Oireachtas Joint and Select Committees

Tuesday, 13 February 2024

Joint Oireachtas Committee on Assisted Dying

System for Assisted Dying and Alternative Policies: Discussion (Resumed)

Photo of John LahartJohn Lahart (Dublin South West, Fianna Fail) | Oireachtas source

I echo what colleagues said and thank the Chair for the manner in which he has chaired the public sessions. I commend the secretariat and support staff who have provided us with a huge amount of invaluable work and research and background assistance as we move into the final stage of this. I thank our witnesses for coming today.

I take a different view from previous speakers. I think the Department of Health and HSE might face severe criticism on the other side of the coin if it was seen they were breaking ground developing policy on a assisted dying. That perspective also needs to be stressed for balance.

I found the witnesses' papers really interesting. Even from some of the basic statistics, I did not realise that approximately 30,000 people die every year. That is the average figure in Ireland. I did not realise until now that palliative care was available and applied to individuals of any age, including children who have life-limiting illnesses, and that it encompassed that. I was ignorant on that point.

I have a couple of questions. There are also a couple of things that are worth noting given the work we do and the contributions that have been made here. The amount of budget that is provided for palliative care surprised me. It is very significant and I really do welcome that. I welcome the switch. The Government needs to be commended on the amount of funding for palliative care and particularly palliative care in hospices. If there is a person in Ireland who has not experienced interventions of palliative care, whether it is in the home or in the hospices themselves, the huge amount of funding they have is allied to the Government funding they get. The global figure surprised me in terms of its scale. While not being complacent or smug about it, the State gives a very significant piece of funding to palliative care. Clearly, it has to improve.
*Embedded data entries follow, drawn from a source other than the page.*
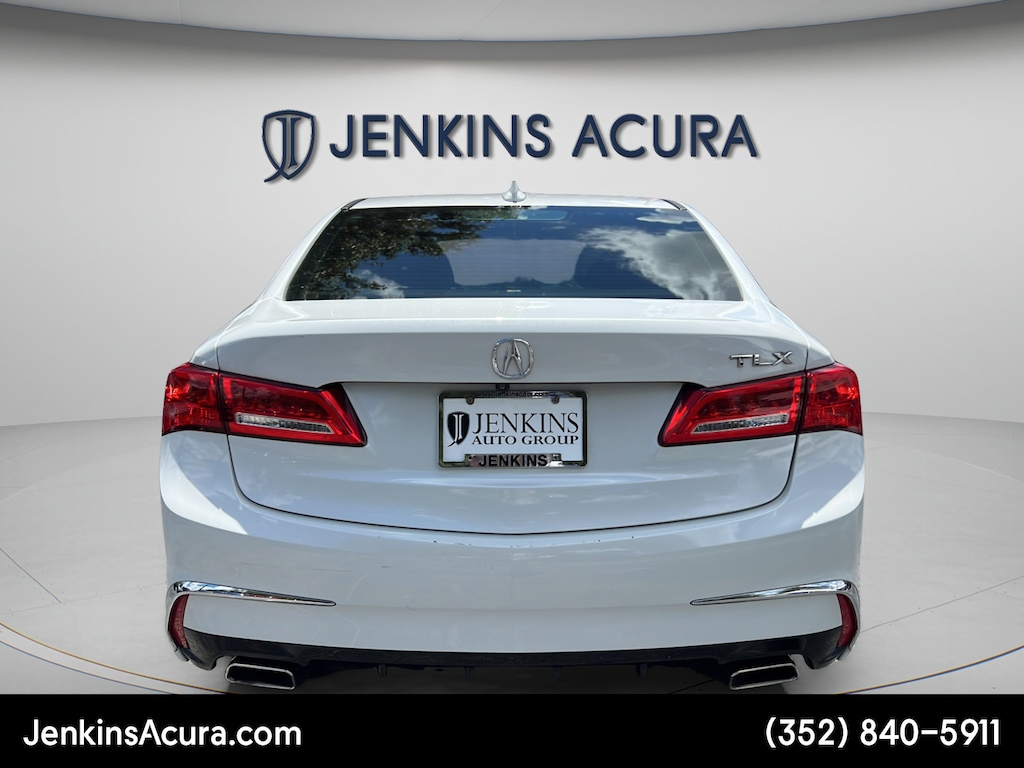 Used 2019 Acura TLX 3.5L Tech Pkg Sedan
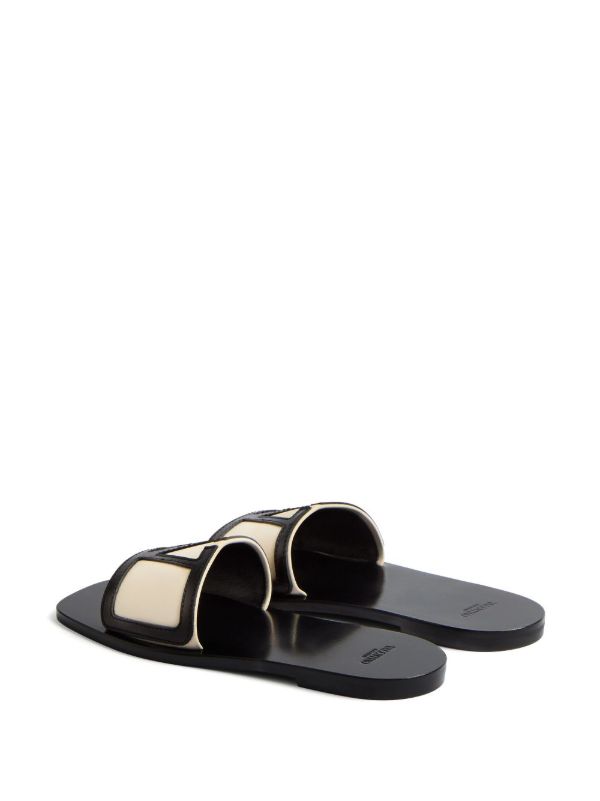 Browns Valentino Garavani VLogo Sandals | Browns Flip Flops & Slides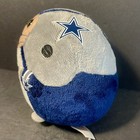 Ty Dallas Cowboys Plush Stuffed 5    Toy Retired Nfl Football Beanie Ballz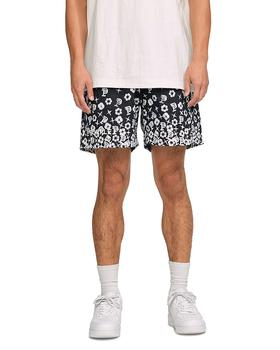 推荐All Round Printed Regular Fit 5.75" Shorts商品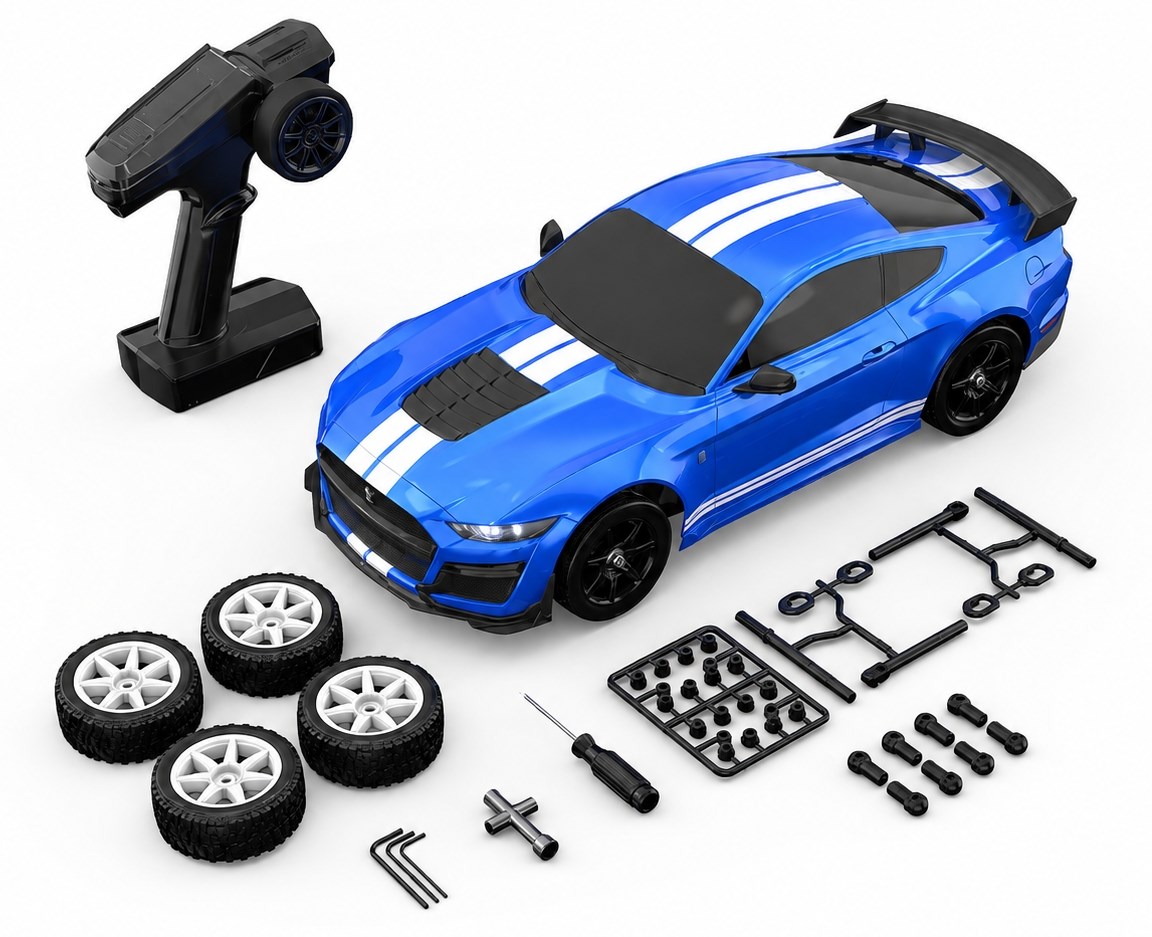 MJX Hyper Go Brushless 1/10 4WD Ford Mustang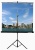 Экран на треноге Lumien 150x150см Eco View LEV-100101 1:1 напольный рулонный Экран на треноге Lumien 150x150см Eco View LEV-100101 1:1 напольный рулонный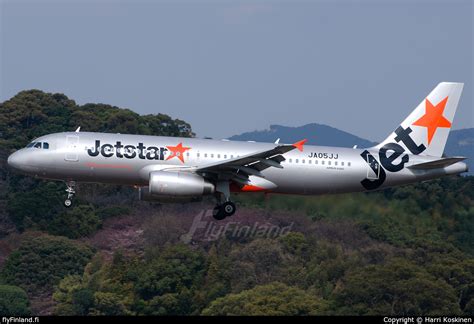 Ja05jj Airbus A320 232 Jetstar Japan 26032016 Flyfinlandfi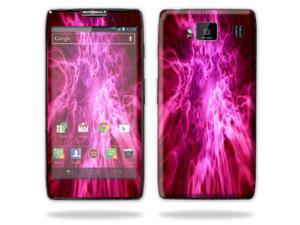 Mightyskins Protective Skin Decal Cover for Motorola Droid Razr Hd & Razr Maxx HD Cell Phone wrap sticker skins Red Mystic Mightyskins Protective Skin Decal Cover for Motorola Droid Razr Hd & Razr Maxx HD Cell Phone wrap sticker skins Red Mystic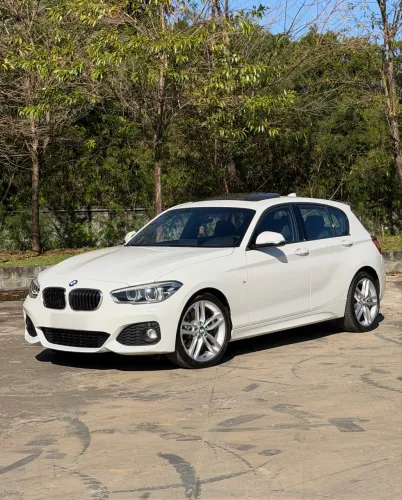 BMW 125I M Sport/active Flex 2.0 TB Aut. 5P 2016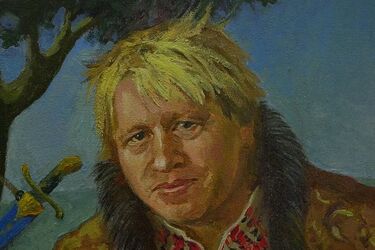 Картина Борис Чуприна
I acknowledge in the statement the change in status from section 39 to section 38, again, under this Government, which made a significant difference and provided close to an additional €20 million to hospices. They are really important pieces.

The way other countries handle this has impacted me, certainly as we have done our work. I read in The Guardiannewspaper at the weekend that 5.1% of all deaths in 2022 in the Netherlands were by euthanasia. We heard from previous witnesses that the figure is over 3% in Canada. I am very struck, in a neutral way, at the gap between here and other jurisdictions. I am appalled in some cases, but compassionate, too, in others. I was very struck by the story about the former Dutch Prime Minister, Dries van Agt, and his wife, who were both 93. He was Catholic and founder of the Christian Democratic Appeal party. They both died by euthanasia at the weekend. It was clearly an agreement between themselves. They sounded like intelligent people who led full lives, and political lives, and were very active. Those kinds of things arrest me in my thinking as part of this whole process. Like Deputy Higgins, I have certainly found myself oscillating between positions as we have gone through our work.

The HSE representatives mentioned the intergenerational impact. They might just say a little more about that because I do not think we have heard a lot about it. They cite that there is obviously an intergenerational impact of suicide on successive generations, and that there might be a danger that legalising assisted dying or euthanasia could have an intergenerational impact that would make it easier or more open as an option.

I am also interested in the HSE piece about palliative care - providing high-quality assessment and treatment of pain and other physical, psychosocial and spiritual problems. Will the HSE representatives address that because it is an issue for me? Is that just for people who have very strong faiths or people who have none? That is a question we did not get an awful lot of time to go into. Those are my questions for now.